- [Document text]:

Continental Congress passed a resolution that established the Stars and Stripes on 17 June 1777, but did not specify the arrangement of the thirteen stars on the blue union, except to say that they should represent a new constellation. Consequently, some had stars in a circle, some in rows, some scattered on the blue field without any apparent design. The flag popularly known as the Betsy Ross flag hangs the stars in a circle.

The first Navy Stars and Stripes had the stars arranged in staggered formation in alternate lines and rows of threes and twos on a blue field. A close inspection of this arrangement of the stars shows a distinct outline of the x-shaped cross of St Andrew and the cross of St George of the English flag. This indicates how difficult it was for the colonists, even at that late date, to break away entirely from the British flag under which they had been born and had lived all the years of their lives.

The Resolution of 14 June 1777 establishing the Stars and Stripes has an interesting history. After the Declaration of Independence, colonial vessels were putting to sea to hamper enemy communications and prey on British commerce. Many of them flew the flags of the particular colonies to which they belonged. It was necessary to provide an authorized national flag under which they could sail, for England considered armed vessels without such a flag as pirate ships and hanged their crews when they captured them. So the Marine Committee of the Second Continental Congress presented the Resolution, which was on the subject of the Navy.

General Washington, when the Star-Spangled Banner was first flown by the Continental Army, is reputed to have described its symbolism as follows: "We take the stars from heaven, the red from our mother country, separating it by white stripes, thus showing that we have separated from her, and the white shall go down to posterity representing liberty." After the admission of Kentucky and Vermont, a resolution was adopted in January 1794 making the flag one of fifteen stars and fifteen stripes.

Realizing that the flag would become unwieldy with a stripe for each new State, Captain Samuel C. Reid, USN, suggested to Congress that the stripes remain thirteen in number to represent the Thirteen Colonies, and that a star be added to the blue field for each new State coming into the Union. A law of 4 April 1818 that resulted requires that a star be added for each new State on the 4th of July after its admission but that the thirteen stripes remain unchanged.

A 48-star flag came with admissions of Arizona and New Mexico in 1912. Alaska added a 49th star in 1959, and Hawaii a 50th star in 1960.

There is no fixed order for numbering the stars in the flag, nor are stars assigned to particular States. The stars represent the States collectively, not individually, and no particular star may be designated as representative of any particular State.

Following the War of 1812, a great wave of nationalistic spirit spread throughout the country; the infant Republic had successfully defied the might of an empire. As this spirit spread, the Stars and Stripes began to take on the characteristics of a mighty symbol of sovereignty. The homage paid that banner is best expressed by what the gifted men of later generations wrote concerning it.

The brilliant Henry Ward Beecher said: "A thoughtful mind when it sees a nation's flag, sees not the flag, but the nation itself. And whatever may be its symbols, its insignia, he reads chiefly in the flag, the government, the principles, the truths, the history that belong to the nation that sets it forth. The American flag has been a symbol of Liberty and men rejoiced in it.

The stars upon it were like the bright morning stars of God, and the stripes upon it were beams of morning light. As at early dawn the stars shine forth even while it grows light, and then as the sun advances that light breaks into banks and streaming lines of color, the glowing red and intense white striving together, and ribbing the horizon with bars effulgent, so, on the American flag, stars and beams of many-colored lights shine out together..."

- [Goal A]: Reproduce word for word the part of the flag history passage starting with "The Resolution of" and going on through "of the Navy.".
- [Goal B]: Decide whether each statement agrees with the flag history passage, answering yes or no and quoting the words that settle it: (i) The resolution adopted in January 1794 made the flag one of fifteen stars and fifteen stripes. (ii) Particular stars in the flag are assigned to particular States. (iii) Alaska added the 50th star to the flag.
- [Goal C]: List every State whose admission is mentioned in the flag history passage.

- [Extracted data entries]:
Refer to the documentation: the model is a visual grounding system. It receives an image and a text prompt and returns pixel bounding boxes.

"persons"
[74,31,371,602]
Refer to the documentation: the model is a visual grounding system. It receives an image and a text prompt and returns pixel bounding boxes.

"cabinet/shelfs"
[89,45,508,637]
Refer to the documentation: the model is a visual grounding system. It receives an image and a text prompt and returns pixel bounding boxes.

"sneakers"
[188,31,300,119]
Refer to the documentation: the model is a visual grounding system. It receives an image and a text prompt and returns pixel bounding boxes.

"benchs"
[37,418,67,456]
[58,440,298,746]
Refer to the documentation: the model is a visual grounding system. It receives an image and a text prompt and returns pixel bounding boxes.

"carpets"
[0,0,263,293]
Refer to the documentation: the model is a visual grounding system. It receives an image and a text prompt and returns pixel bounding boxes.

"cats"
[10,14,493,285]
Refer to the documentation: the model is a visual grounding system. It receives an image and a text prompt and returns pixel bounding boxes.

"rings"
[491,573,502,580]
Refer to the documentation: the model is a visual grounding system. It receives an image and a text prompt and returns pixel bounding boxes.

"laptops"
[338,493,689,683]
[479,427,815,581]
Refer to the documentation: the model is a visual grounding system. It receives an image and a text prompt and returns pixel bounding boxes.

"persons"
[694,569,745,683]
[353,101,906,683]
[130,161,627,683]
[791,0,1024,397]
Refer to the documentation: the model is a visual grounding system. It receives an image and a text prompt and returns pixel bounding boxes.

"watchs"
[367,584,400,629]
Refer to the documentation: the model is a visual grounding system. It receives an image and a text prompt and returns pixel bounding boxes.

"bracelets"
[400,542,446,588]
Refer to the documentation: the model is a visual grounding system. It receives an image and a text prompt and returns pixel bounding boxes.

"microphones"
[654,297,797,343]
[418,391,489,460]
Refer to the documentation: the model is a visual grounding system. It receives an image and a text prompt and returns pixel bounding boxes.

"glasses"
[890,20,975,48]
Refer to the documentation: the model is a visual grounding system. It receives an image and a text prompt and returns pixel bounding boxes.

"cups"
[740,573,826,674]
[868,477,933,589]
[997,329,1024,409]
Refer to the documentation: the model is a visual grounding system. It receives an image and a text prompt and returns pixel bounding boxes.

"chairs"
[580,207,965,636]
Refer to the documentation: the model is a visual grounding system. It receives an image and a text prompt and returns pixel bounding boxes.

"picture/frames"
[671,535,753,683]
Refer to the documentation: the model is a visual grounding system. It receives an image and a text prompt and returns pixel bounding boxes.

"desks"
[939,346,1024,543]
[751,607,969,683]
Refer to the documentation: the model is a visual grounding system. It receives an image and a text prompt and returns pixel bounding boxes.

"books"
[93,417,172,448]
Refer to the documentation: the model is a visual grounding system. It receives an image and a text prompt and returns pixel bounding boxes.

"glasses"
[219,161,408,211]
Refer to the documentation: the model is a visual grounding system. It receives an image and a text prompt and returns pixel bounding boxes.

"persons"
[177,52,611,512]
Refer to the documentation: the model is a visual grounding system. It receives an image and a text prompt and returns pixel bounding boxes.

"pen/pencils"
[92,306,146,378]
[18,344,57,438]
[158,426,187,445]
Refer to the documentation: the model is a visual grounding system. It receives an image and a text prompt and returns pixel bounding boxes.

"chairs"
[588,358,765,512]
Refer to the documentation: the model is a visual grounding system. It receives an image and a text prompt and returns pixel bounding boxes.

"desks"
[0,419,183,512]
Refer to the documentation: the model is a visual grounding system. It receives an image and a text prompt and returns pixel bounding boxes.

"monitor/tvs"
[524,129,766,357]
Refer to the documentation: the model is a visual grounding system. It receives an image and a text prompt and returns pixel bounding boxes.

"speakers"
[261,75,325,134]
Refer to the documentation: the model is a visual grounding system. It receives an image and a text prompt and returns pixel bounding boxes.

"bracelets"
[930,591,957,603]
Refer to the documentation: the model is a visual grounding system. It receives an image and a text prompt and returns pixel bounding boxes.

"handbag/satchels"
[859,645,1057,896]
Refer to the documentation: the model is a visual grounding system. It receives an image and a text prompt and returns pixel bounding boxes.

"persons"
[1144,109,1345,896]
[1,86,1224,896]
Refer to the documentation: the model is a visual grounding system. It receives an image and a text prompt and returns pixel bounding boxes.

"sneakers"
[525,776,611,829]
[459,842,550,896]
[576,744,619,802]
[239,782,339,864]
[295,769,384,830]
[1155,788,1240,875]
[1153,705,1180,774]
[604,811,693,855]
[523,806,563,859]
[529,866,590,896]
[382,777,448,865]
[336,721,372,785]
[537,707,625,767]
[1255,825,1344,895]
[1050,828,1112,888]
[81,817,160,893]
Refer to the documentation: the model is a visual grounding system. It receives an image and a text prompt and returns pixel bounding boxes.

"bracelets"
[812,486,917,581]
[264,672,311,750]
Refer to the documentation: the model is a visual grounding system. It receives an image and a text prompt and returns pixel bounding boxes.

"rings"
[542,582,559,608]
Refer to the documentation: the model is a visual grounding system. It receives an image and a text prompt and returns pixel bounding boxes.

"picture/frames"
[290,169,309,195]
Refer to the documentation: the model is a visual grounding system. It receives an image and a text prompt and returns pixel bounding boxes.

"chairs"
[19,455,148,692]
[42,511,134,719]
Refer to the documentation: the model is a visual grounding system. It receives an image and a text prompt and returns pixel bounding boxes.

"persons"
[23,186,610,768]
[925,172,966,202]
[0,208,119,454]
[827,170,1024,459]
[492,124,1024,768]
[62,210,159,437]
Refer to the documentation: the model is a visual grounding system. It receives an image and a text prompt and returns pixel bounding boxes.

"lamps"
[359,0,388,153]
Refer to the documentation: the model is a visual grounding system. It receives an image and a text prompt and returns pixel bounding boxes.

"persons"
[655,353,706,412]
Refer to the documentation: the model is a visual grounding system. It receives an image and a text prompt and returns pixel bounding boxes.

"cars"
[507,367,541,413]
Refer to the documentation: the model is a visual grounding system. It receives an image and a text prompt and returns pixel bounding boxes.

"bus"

- [Solution A]:
The Resolution of 14 June 1777 establishing the Stars and Stripes has an interesting history. After the Declaration of Independence, colonial vessels were putting to sea to hamper enemy communications and prey on British commerce. Many of them flew the flags of the particular colonies to which they belonged. It was necessary to provide an authorized national flag under which they could sail, for England considered armed vessels without such a flag as pirate ships and hanged their crews when they captured them. So the Marine Committee of the Second Continental Congress presented the Resolution, which was on the subject of the Navy.

- [Solution B]:
(i) Yes: "a resolution was adopted in January 1794 making the flag one of fifteen stars and fifteen stripes."
(ii) No: "nor are stars assigned to particular States."
(iii) No: "Alaska added a 49th star in 1959, and Hawaii a 50th star in 1960."

- [Solution C]: Kentucky, Vermont, Arizona, New Mexico, Alaska, Hawaii